Direktur Eksekutif Pratama-Kreston Tax Research Institute (TRI) Prianto Budi Saptono menilai, draf yang diajukan oleh pemerintah ini masih perlu pendalaman.
Menurutnya, saat ini draf yang diajukan pemerintah hanya berdasarkan pada kondisi ekonomi makro. Padahal, kalau menyusun soal pajak, harus mempertimbangkan juga masalah ekonomi mikro.
“Lihatnya hanya kondisi makro, padahal bicara pajak tidak bisa hanya makro, mikro juga perlu dipertimbangkan. Terkait dengan administrasinya dan sebagainya. Lalu melihat kondisi sekarang terkait masyarakat,” ujar Prianto kepada Kontan.co.id, Senin (25/8).
Prianto mengambil contoh terkait Pajak Pertambahan Nilai (PPN). Pemerintah berencana meningkatkan PPN menjadi 12%. Nah, malah ini bisa menjadi pisau bermata dua. Di satu sisi, memang bisa menggenjot penerimaan pajak, tetapi di satu sisi malah menyusahkan masyarakat.
Dengan adanya reformasi perpajakan ini, maka akan ada kenaikan biaya kepatuhan (compliance cost) maupun biaya administrasi (cost administration) dan ini akan membebani masyarakat, apalagi daya beli masyarakat terpantau masih lemah karena pandemi ini.
Selain itu, tidak masaknya rencana perpajakan ini juga terlihat dari mencuatnya usulan terkait pajak karbon yang tertuang dalam Pasal 44G RUU KUP.
Dalam hal ini, ia mempertanyakan dasar usul pemerintah tersebut.

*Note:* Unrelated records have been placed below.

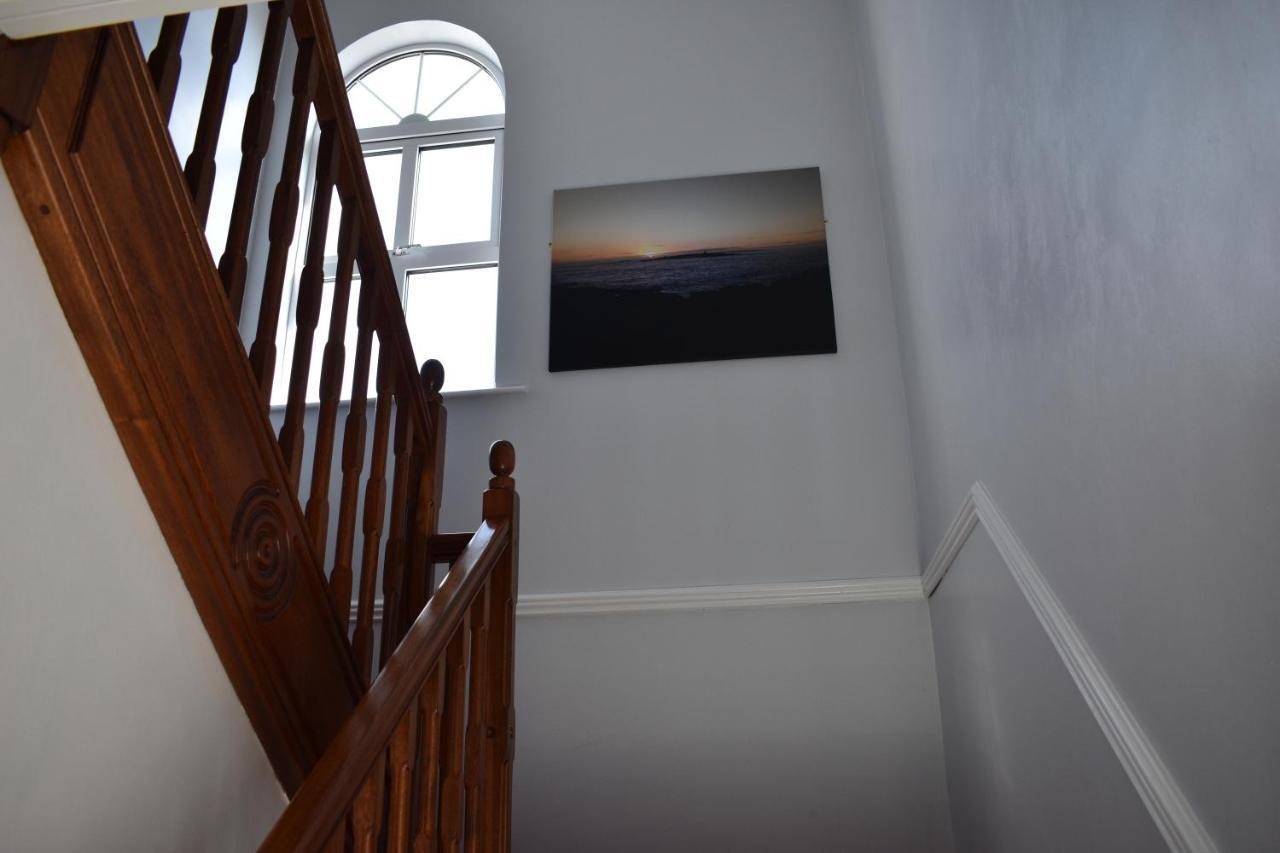 Aran View Holiday Homes Doolin- Home No1 - Ocean View 외부 사진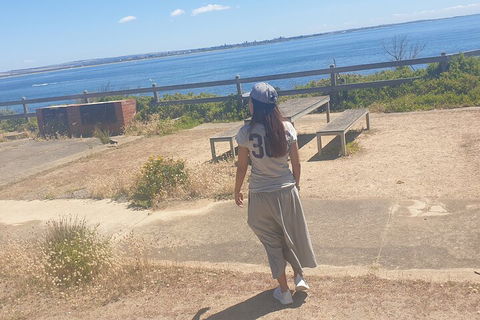 Fort Nepean And Quarantine Station Tour - Holiday Cairns 3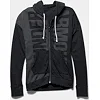 Толстовка женская Under Armour Favourite French Terry Full Zip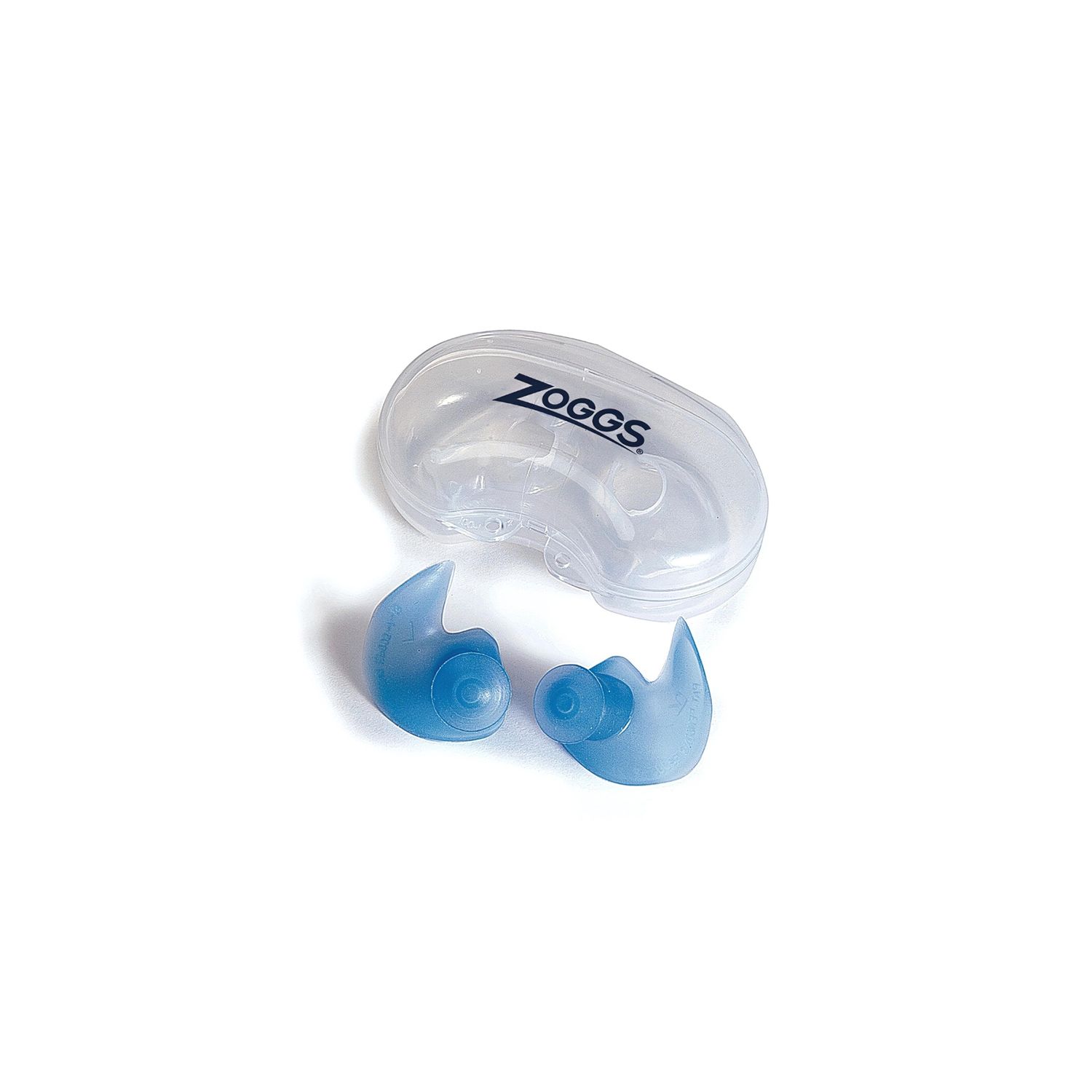 Zoggs - Aqua Plugz - Blue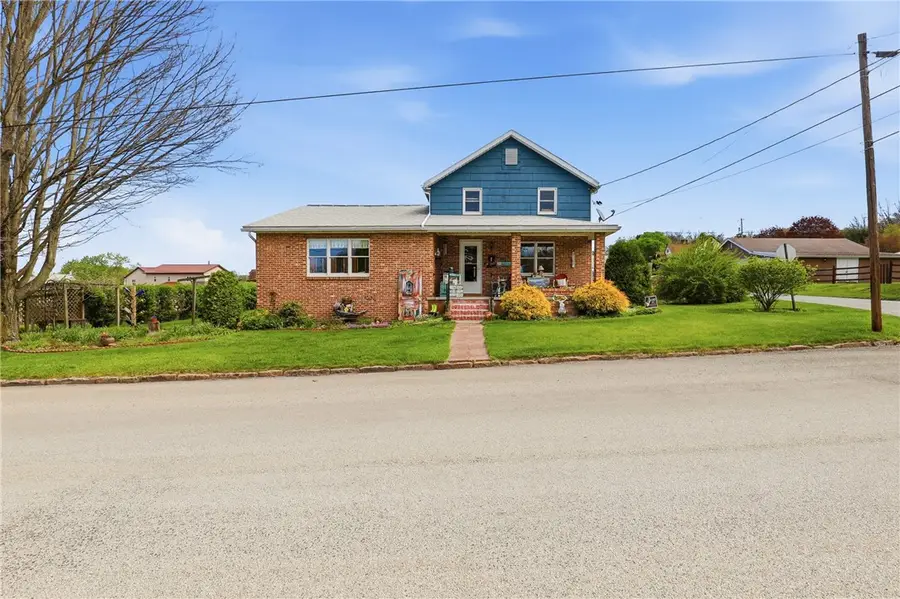 530 Center St, Boswell, PA 15531 - #3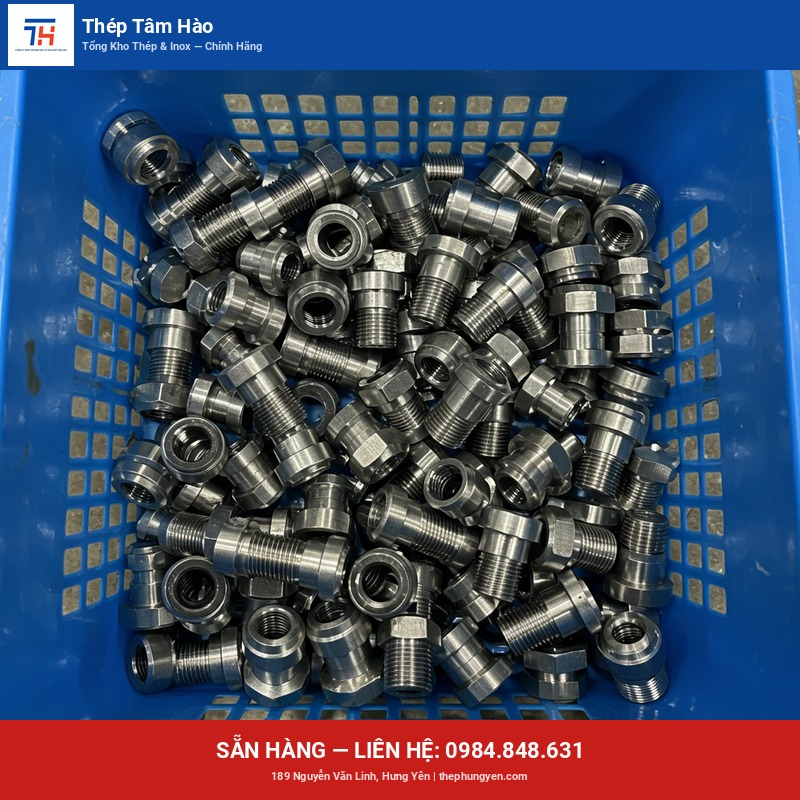 lo-thu-ren-inox-ca-ra-inox Lơ thu ren inox (Cà rá inox) — Thép Hưng Yên Tâm Hào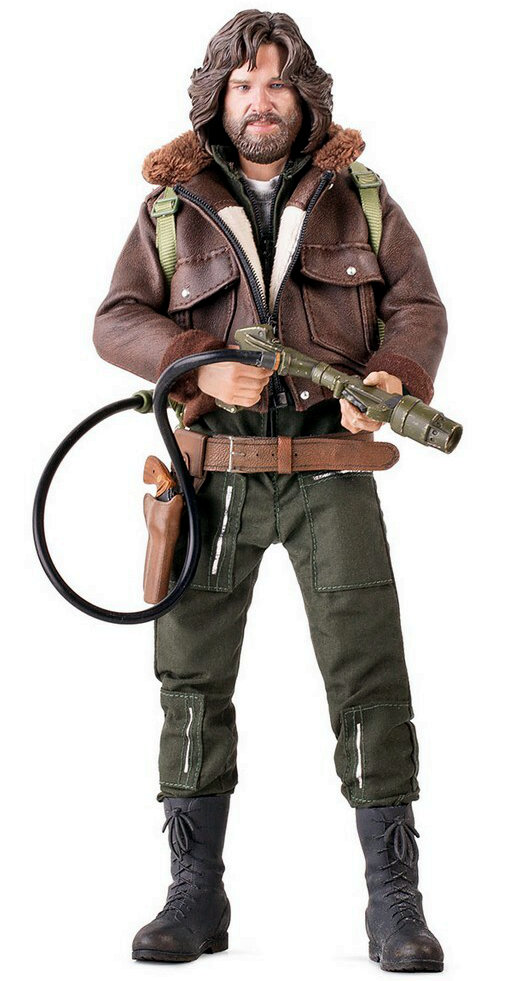 The Thing: R. J. MacReady, 1/6 Figur von Mondo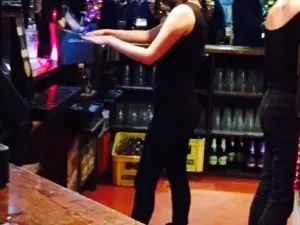 The Railway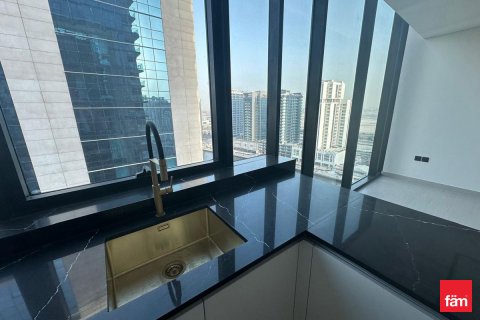 Пәтер Бизнес-Бэй, Дубай, БАӘ-да 1 жатын бөлме, 73.4 м² № 655776 - фото 11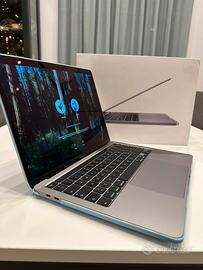 Apple MacBook Pro 13” 2020 256GB Retina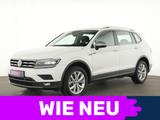 Volkswagen Tiguan Allspace Highline ACC|Winter-Paket|LED|SH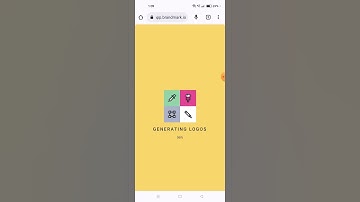 AI Demos | Create a Unique Logo for Your Business in Minutes with Brandmark | Brandmark Demo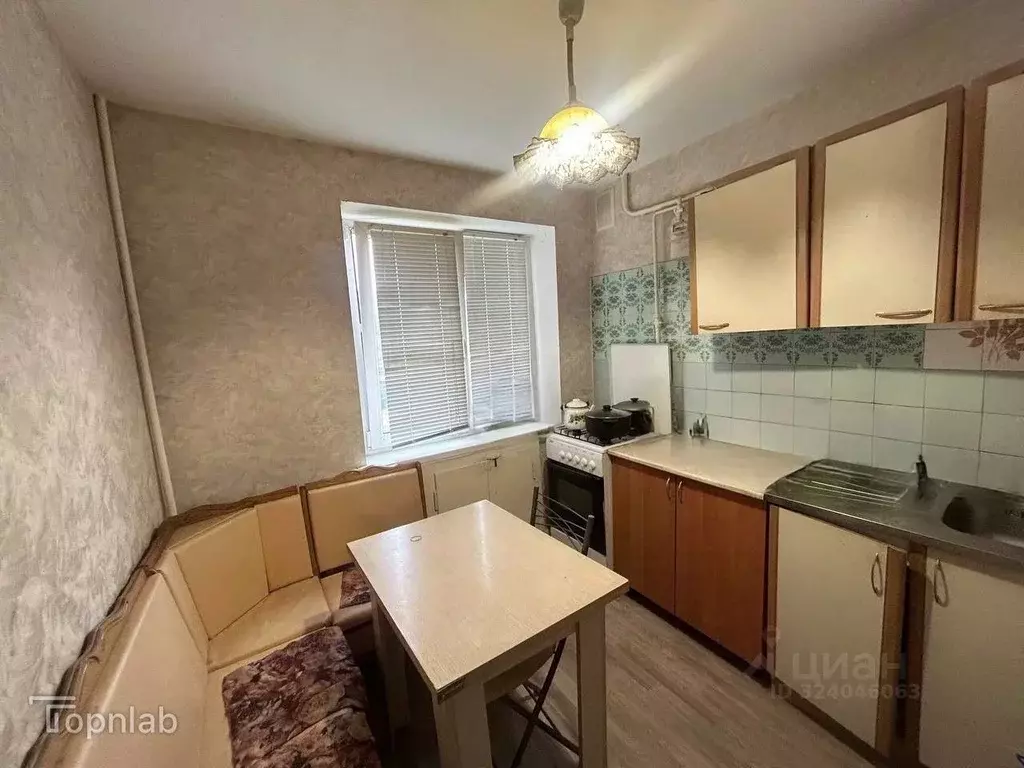 Комната Калининградская область, Калининград ул. Рокоссовского (10.0 ... - Фото 1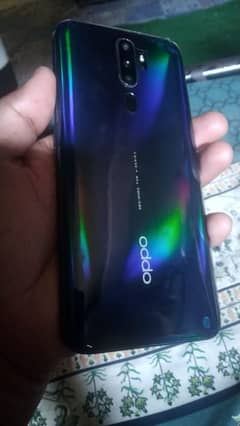 oppo A9 2020 set n box 8+5gb,128gb 0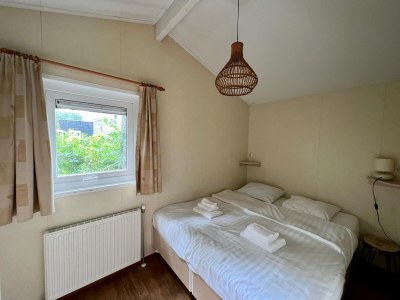 Holiday house Chalet in Voorthuizen with indoor pool - Features photo 19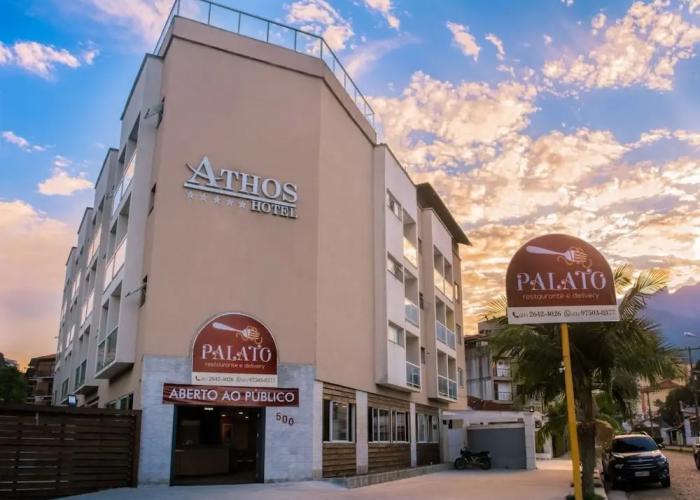 Athos Hotel
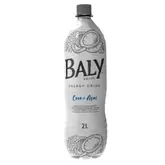 Oferta de Energético Baly 2l Coco/açaí por R$9,9 em Enxuto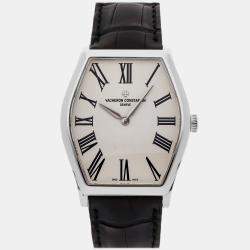 Vacheron Constantin Malte 100th Anniversary Edition 82131/000P-9764 Manual Winding Men's Wristwatch 36MM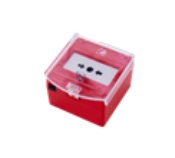 Nút ấn báo cháy địa chỉ tầu biển IP42 NHE (Nippon Hakuyo) (EN) Tân Viễn Cảnh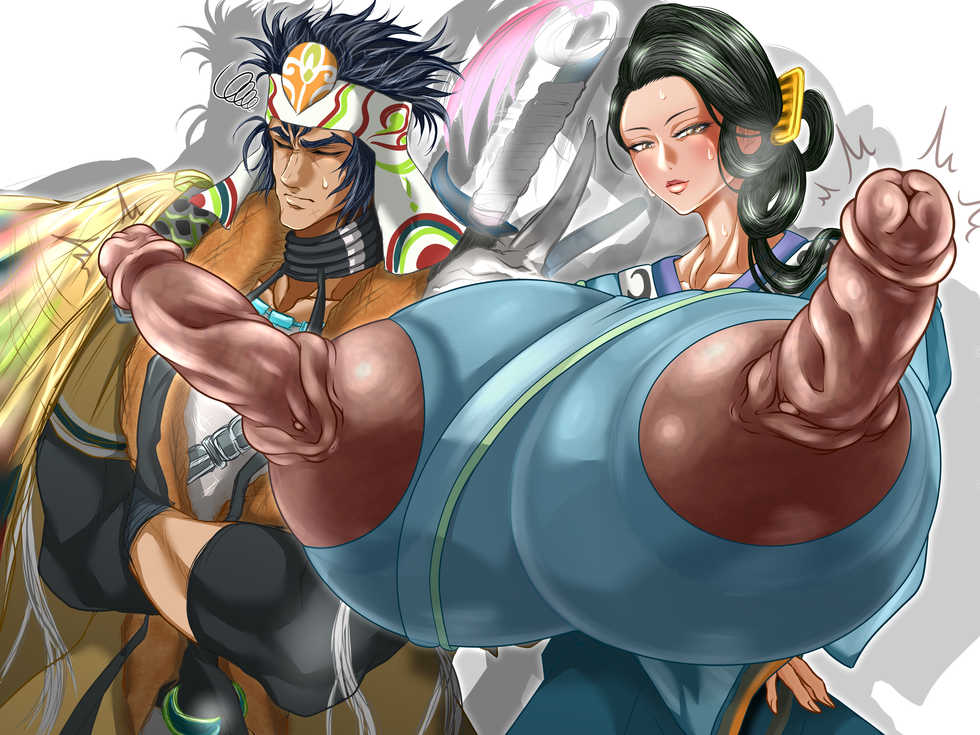 [Ramune Blue] Bakunyuu Jukujo no Kanbotsu Bokki Chikubi - Page 5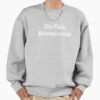 ssrcooversized sweatshirtmens 01heather greyfrontsquare productx1000 5 - The Daily Podcast Store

Apalagi, selama ini pemerintah tidak pernah mengarahkan industri menjadi green industry.
Tak hanya itu, pemerintah tak memiliki kajian sendiri tentang pajak karbon dan malah hanya merujuk pada pertimbangan The Organisation for Economic Co-operation and Development (OECD).